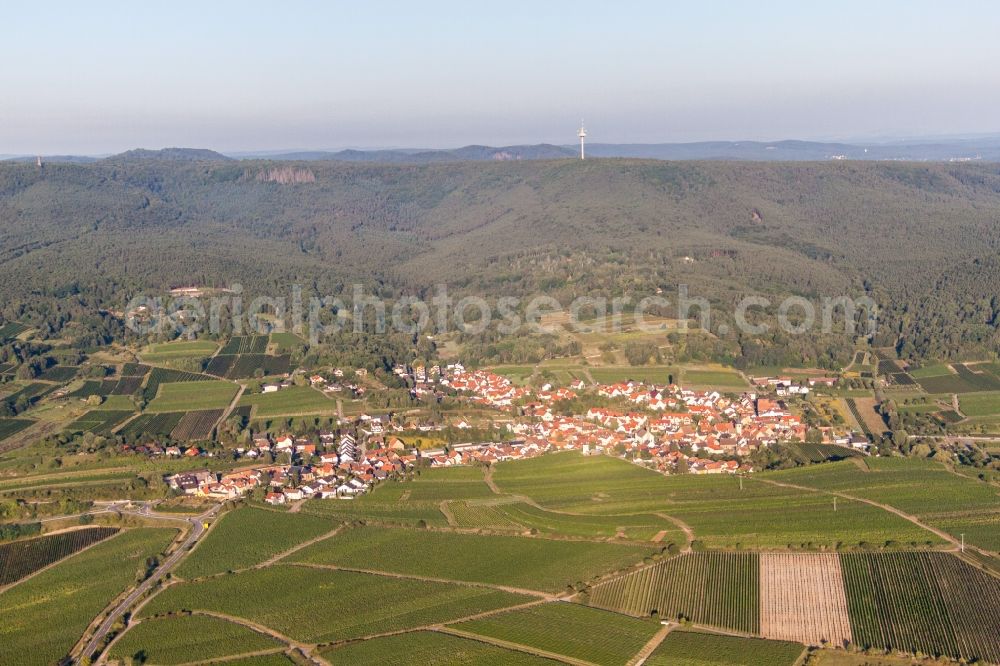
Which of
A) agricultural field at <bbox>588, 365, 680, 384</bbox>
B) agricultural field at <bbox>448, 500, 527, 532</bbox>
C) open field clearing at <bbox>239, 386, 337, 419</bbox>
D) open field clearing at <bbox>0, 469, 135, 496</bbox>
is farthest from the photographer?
agricultural field at <bbox>588, 365, 680, 384</bbox>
□ □ □ □ □
● **YOUR TASK**: Pull the text of the material above out word for word, leaving out the picture.

● **REPLY TO THE TASK**:
Which of
A) agricultural field at <bbox>588, 365, 680, 384</bbox>
B) agricultural field at <bbox>448, 500, 527, 532</bbox>
C) open field clearing at <bbox>239, 386, 337, 419</bbox>
D) open field clearing at <bbox>0, 469, 135, 496</bbox>
is farthest from the photographer?
agricultural field at <bbox>588, 365, 680, 384</bbox>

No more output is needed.